How can we reproduce this behavior?

  1. Load post sitemap
  2. See homepage as first entry
  3. See oldest modified dates second and then ascending to the most recently modified post appearing last in the sitemap.

Technical info

Djennez commented 4 years ago

Hi @BradFD , this should not make a difference, SEO-wise. Why would you like to see this?

BradFD commented 4 years ago

Sorting by modified date with most recent date first ensures optimized use of crawl budget. Additionally, in the "multiple URL" example shown in the specification document at https://www.sitemaps.org/protocol.html#sitemapXMLExample the example shows entries appearing sorted by the most recent modified date to the oldest modified date. Logically, this is also the way to do.

Djennez commented 4 years ago

@jono-alderson I contacted you about this yesterday, would you mind having a look and seeing if this is a valid feature request?

jonoalderson commented 4 years ago

I don't think that the ordering is particularly important as far as Google is concerned (unless you have an enormous site, crawl budget for XML sitemaps shouldn't be a concern - they're not crawled/consumed/processed in the same way/system as conventional URLS/pages).

However, generally, I think that sorting by last modified date would make sense as a default.

Buuuut, I think this needs some scoping. I'm thinking it through, and there are some grey areas. E.g.,

More generally, If I make a minor alteration to a legacy post, should that catapult it to the top of the list? That feels awkward.

Up for discussion!

Lofesa commented 4 years ago

Hi My 5 cts. I think is a reasonable feature. When the OP say crawl budget, I think is not about crawl the xml files but to urls from the site, i will say, if you have and old site with 1000 url´s you may expect that not all the url be crawled, so the user may will that the newest url be crawled/indexed first, before the older content. In other hand, if you modify and older post, changed their content, you may will that these renewed post be crawled before the unchanged older post. About special pages, all most the blog home is allways the 1st. cause in the functions that put the url in sitemap first is calculated the home and then the post/pages. maybe others stuff like store home need some modifications. But all this maybe solved with a check in settings and let the user choose wath the order for sitemaps is.
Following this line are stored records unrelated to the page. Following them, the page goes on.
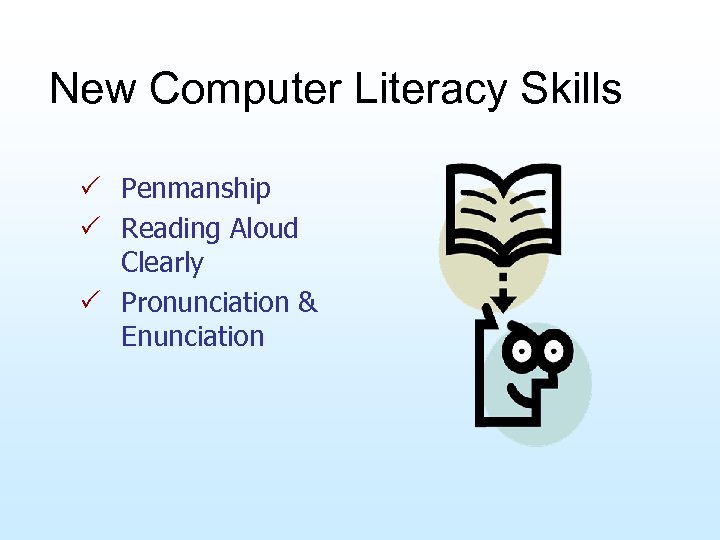 New Computer Literacy Skills

✓ Penmanship
✓ Reading Aloud Clearly
✓ Pronunciation & Enunciation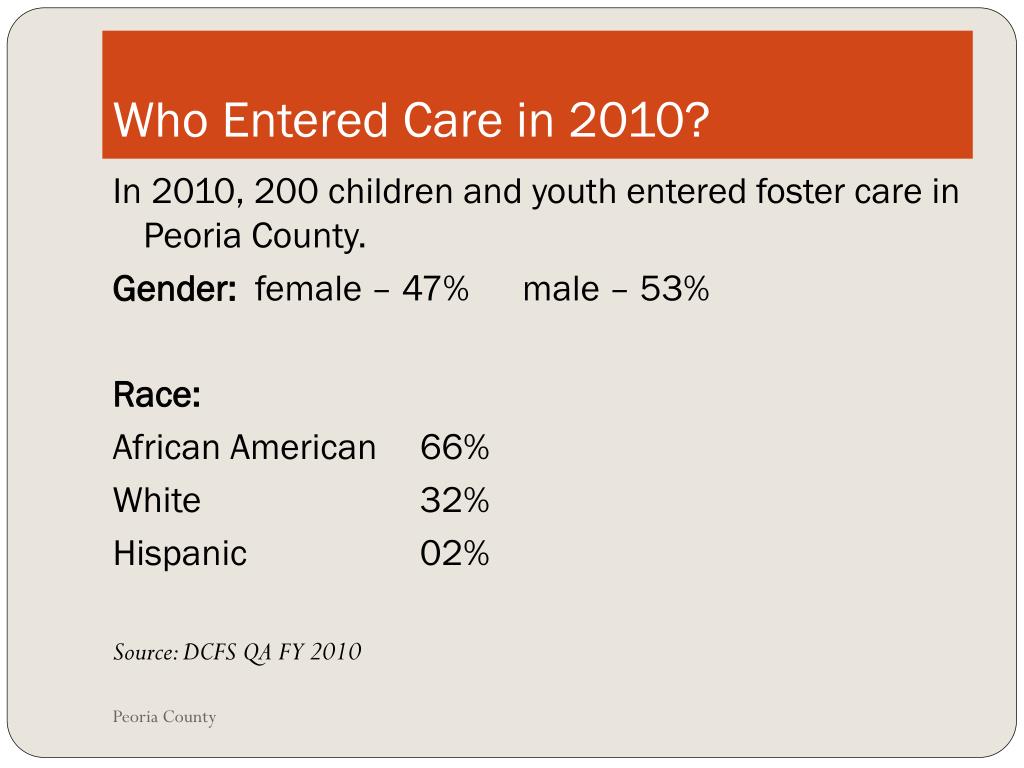 Who Entered Care in 2010?

In 2010, 200 children and youth entered foster care in Peoria County.

Gender: female – 47% male – 53%

Race:

African American 66%

White 32%

Hispanic 02%

Source: DCFS QA FY 2010

Peoria County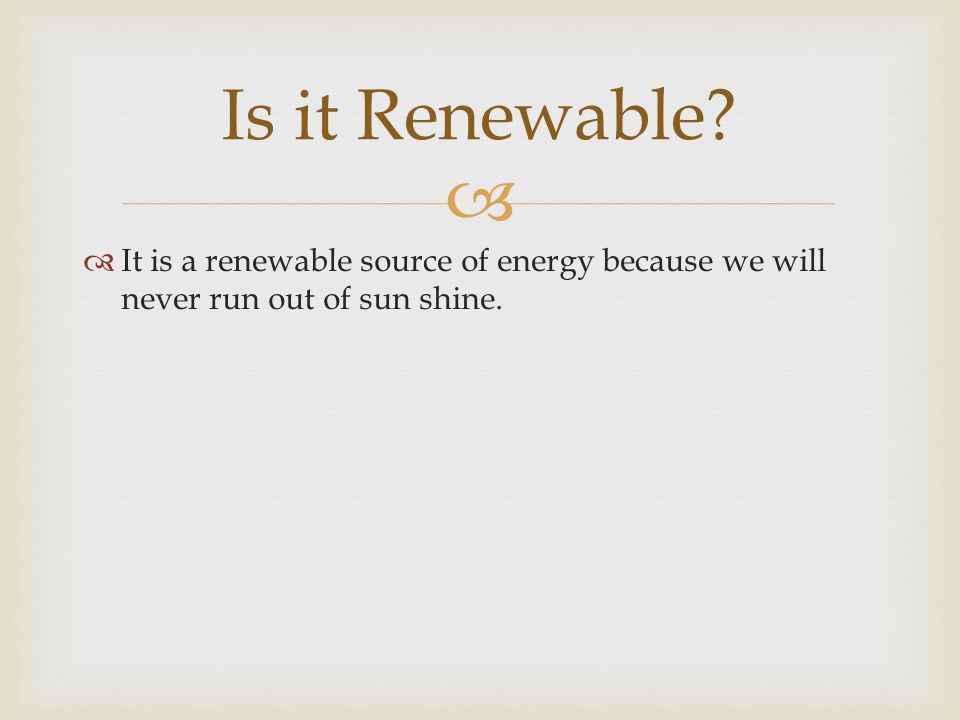 Is it Renewable?

It is a renewable source of energy because we will never run out of sun shine.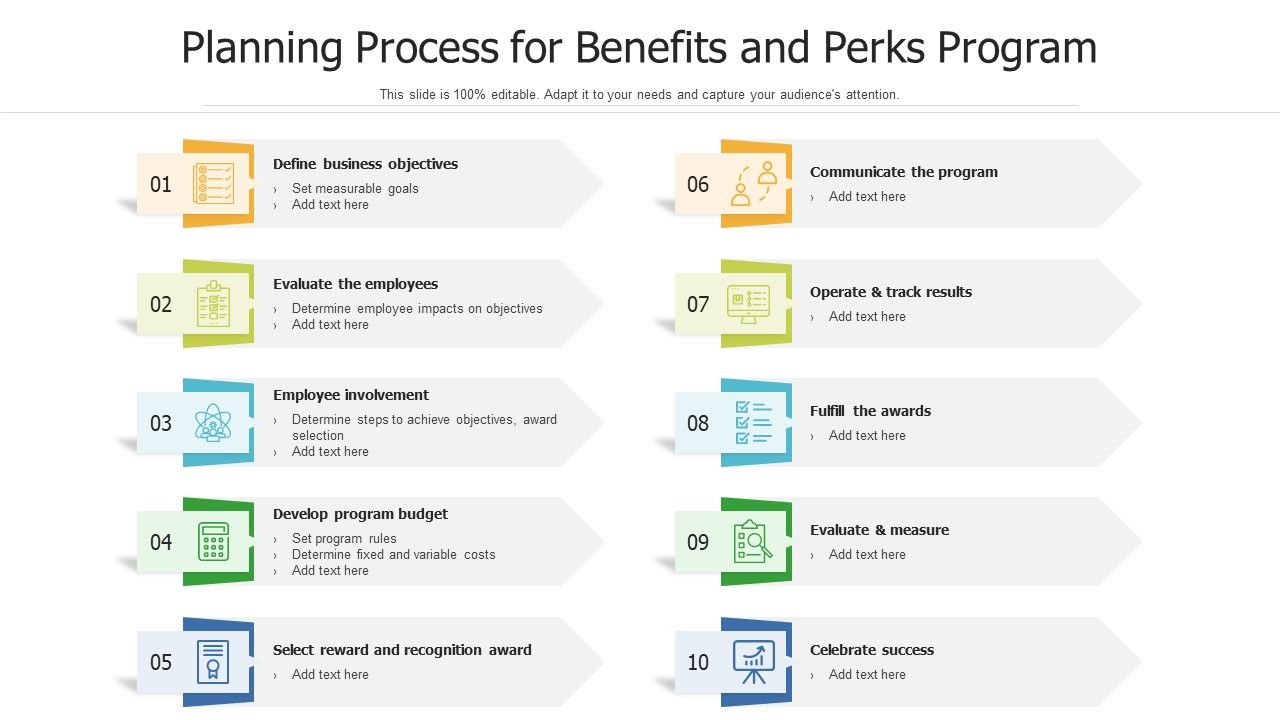 Planning Process for Benefits and Perks Program

This slide is 100% editable. Adapt it to your needs and capture your audience's attention.

01

Define business objectives

› Set measurable goals
› Add text here

02

Evaluate the employees

› Determine employee impacts on objectives
› Add text here

03

Employee involvement

› Determine steps to achieve objectives, award selection
› Add text here

04

Develop program budget

› Set program rules
› Determine fixed and variable costs
› Add text here

05

Select reward and recognition award

› Add text here

06

Communicate the program

› Add text here

07

Operate & track results

› Add text here

08

Fulfill the awards

› Add text here

09

Evaluate & measure

› Add text here

10

Celebrate success

› Add text here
adidoro commented 3 years ago

I also think is a good feature. Any update yet?

saqib-ahmed commented 3 years ago

This is a must-have feature for us. Any update on this?

mbenedek commented 2 years ago

Google uses the first few elements as the "site links" under the main page search result. So, yes it absolutely matters what order the posts are in. Also, logically, the most recently modified post should be at the top of the list, since it has the most recent content, and should be indexed first, not last.

jonoalderson commented 2 years ago

Google uses the first few elements as the "site links" under the main page search result. So, yes it absolutely matters what order the posts are in. Also, logically, the most recently modified post should be at the top of the list, since it has the most recent content, and should be indexed first, not last.

There's no relationship between XML sitemaps (their order, or their contents), and the choice/presentation of site links - other than facilitating their discovery.

However, I do still agree that ordering by last modified (with some exceptions / special cases for the homepage, etc) is a better default; I'll make sure this is still on our radar internally.

shabnam611 commented 1 year ago

Please inform the customer of conversation # 1054950 when this conversation has been closed.

manuelRod commented 9 months ago

@Djennez any news on this feature request?

WpSEOit commented 8 months ago

we are interested too

jsayubi commented 8 months ago

We need this Feature Please!

Yvonne-Palanca commented 7 months ago

Please inform the customer of conversation # 1103732 when this conversation has been closed.